Sometimes I want to hit my head against the wall. I realize that as an instructor I can only have minimal influence and motivation on my students to change. This is a difficult situation as a golf instructor. I see extreme amounts of potential in my students yet they limit themselves. Let me tell you a story of a recent golf school that exemplifies this dilemma.
During school programs, as usual, we review the fundamentals of Moe’s Single Plane swing. This review consists of grip and address – which we find to be a very crucial part of proper swing mechanics – specifically how the hands are placed on the club. How your hands are placed on the club affects wrist movement which dramatically affects the speed of the club. When the hands are misplaced, they do not function correctly causing major mechanical issues, a breakdown of swing mechanics and major losses of speed. As a matter of fact, I consider the hands (the hinging and unhinging) to be THE major source of speed in the swing.
Recently, one of our students was holding the club improperly. To be specific here is what our instruction immediately noticed some problems:
1) His lead thumb was too “short” causing hand hinge problems
2) His tail hand was rotated on top of the grip causing a trail hand / arm rotation
These problems were causing the following:
1) Lack of wrist action – loss of leverage
2) Lack of wrist action – loss of angles of approach into impact
3) Rotation of the club face opening into impact
4) Major losses of speed / unsold shots flying to right
Immediately the instruction staff pointed out his grip problem and, in our hands on approach of teaching, grabbed his hands to move them into the correct position.
Student: “Don’t change my grip. You can teach me whatever you want, but I don’t want to change my grip”
Instructor: “Well, I don’t know how to make you swing better if your hands are on the club incorrectly. I can’t fix your swing if your hands don’t let you wrists and arms move”

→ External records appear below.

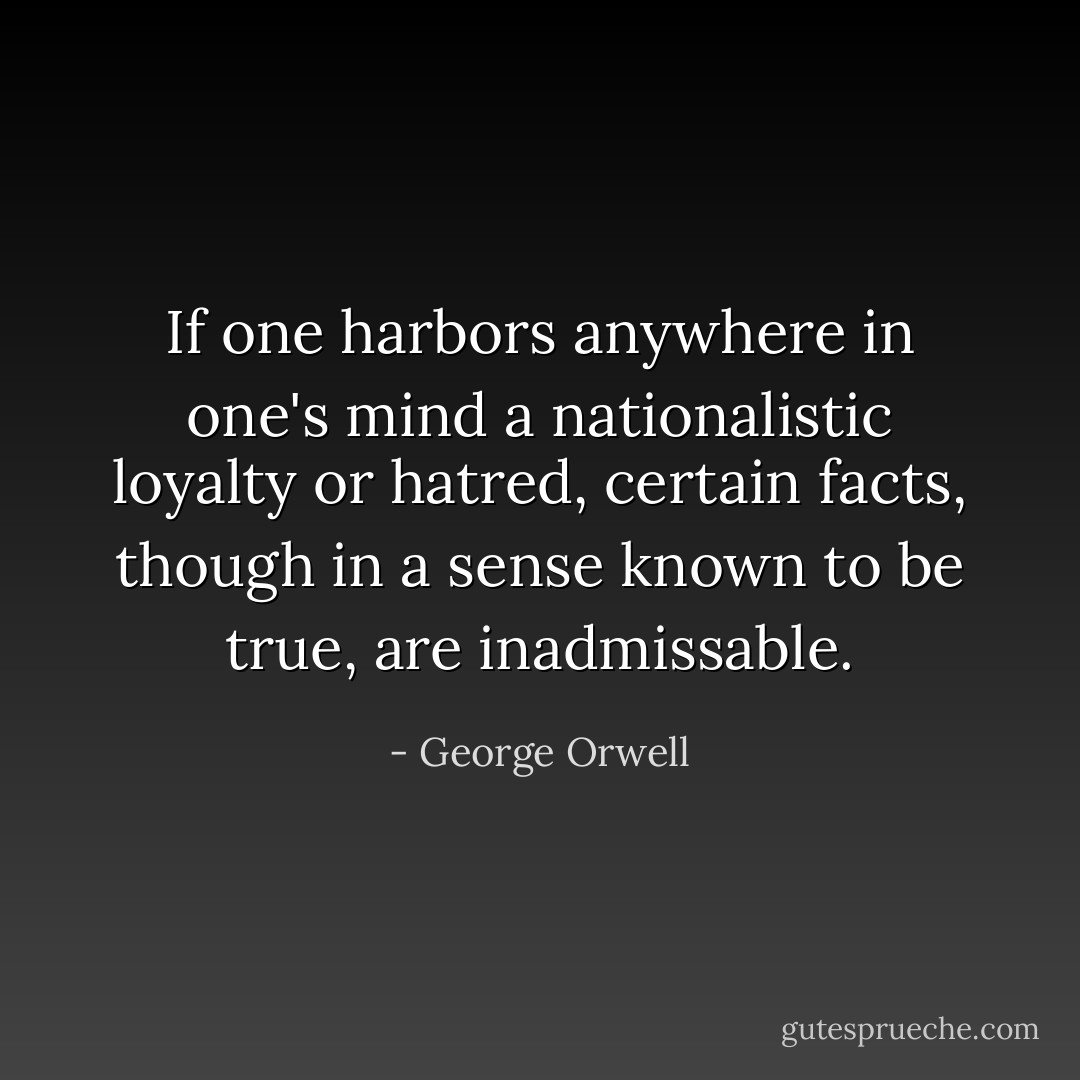 If one harbors anywhere in one's mind a nationalistic loyalty or hatred, certain facts, though in a sense known to be true, are inadmissable. - George Orwell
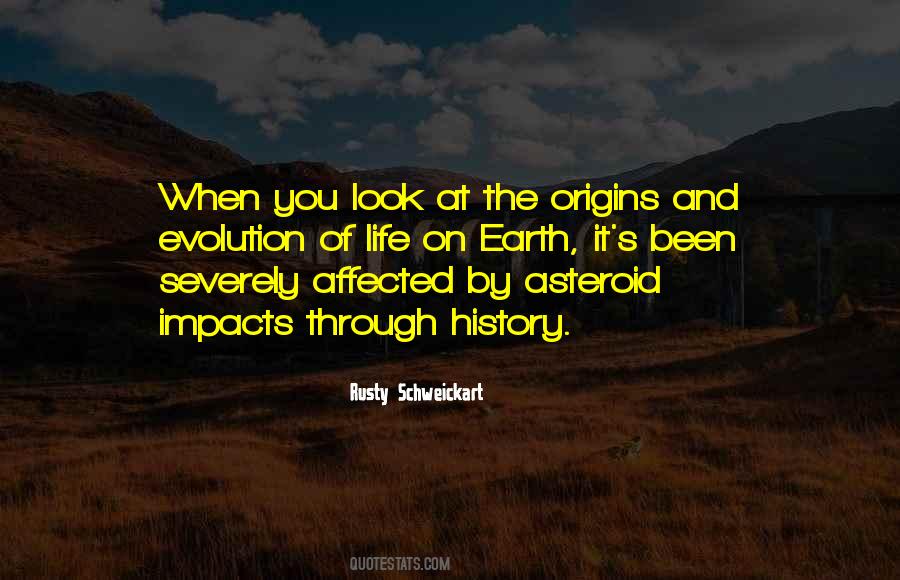 Asteroid Impacts Quotes #1367686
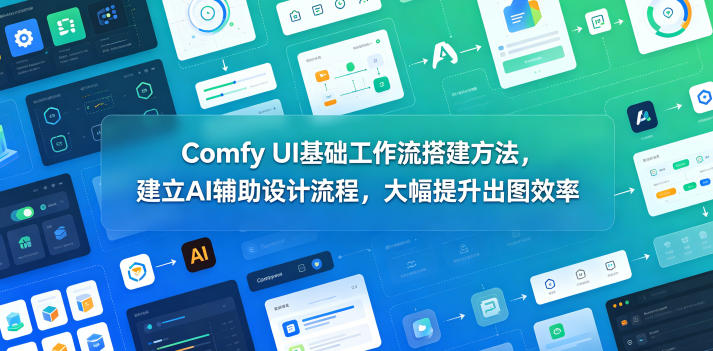 Comfy UI基础工作流搭建方法，建立AI辅助设计流程，大幅提升出图效率-chywc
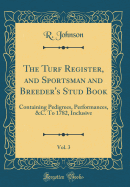 The Turf Register, and Sportsman and Breeder's Stud Book, Vol. 3: Containing Pedigrees, Performances, &C. to 1782, Inclusive (Classic Reprint)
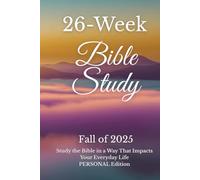26-Week Bible Study: Faith in Action- Personal Edition: A Bible Study for Adults, Young Men, and Young Women - A Christian Workbook with Study Guides ... Growth and Group Study (Keeping the Faith)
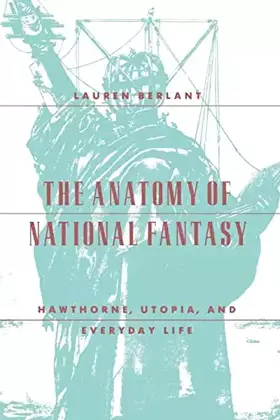 Couverture du produit · The Anatomy of National Fantasy: Hawthorne, Utopia, and Everyday Life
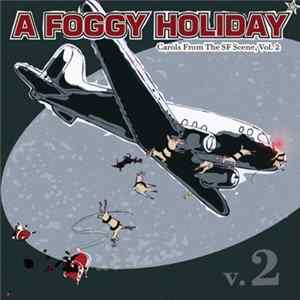 Various - A Foggy Holiday - Carols From The SF Scene, Vol. 2 mp3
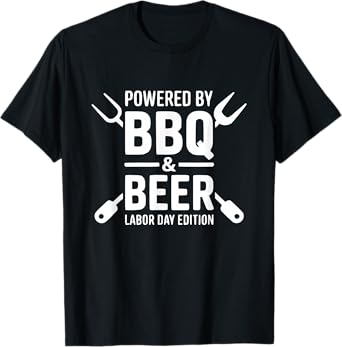 Funny Labor Day BBQ and Beer Quote T-Shirt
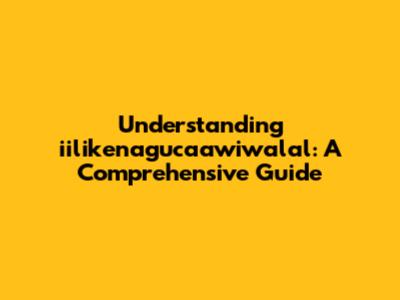 Understanding iilikenagucaawiwalal: A Comprehensive Guide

Student: “Well, when you move my grip, it feels bad and I hit it worse. So I don’t want to change my grip”.
You might be thinking that this is a rare situation and that students are usually more open to the suggestions of instruction. You might even think “If they paid all that money to go to the school, they should listen to the instruction” but you would be mistaken. This scenario is extremely common. Students often resist the instruction in many forms similar to this – this is what I consider the “Instructors Dilemma”. What i find equally interesting is that kids, new to the game, never resist instruction. They simply “DO” what you ask. Consequently, kids learn skills very rapidly.
So, let me ask you. What should the instructor do in this situation? Should he try to teach the student without making the change? Should he walk away? Should he threaten the student?
There is a well known story about one of the most well known golf instructors – Harvey Penick. Mr. Penick was instructing an influential lawyer. Ten minutes into the lesson, as the lawyer was hitting balls, he turns and finds that Mr. Pennick has left the range. He looks everywhere but can’t find him. He walks into the golf shop where the head pro makes a call and the find that Mr. Pennick left the golf course and went home. When asked why he left, Mr. Pennick answered, “He wouldn’t listen”.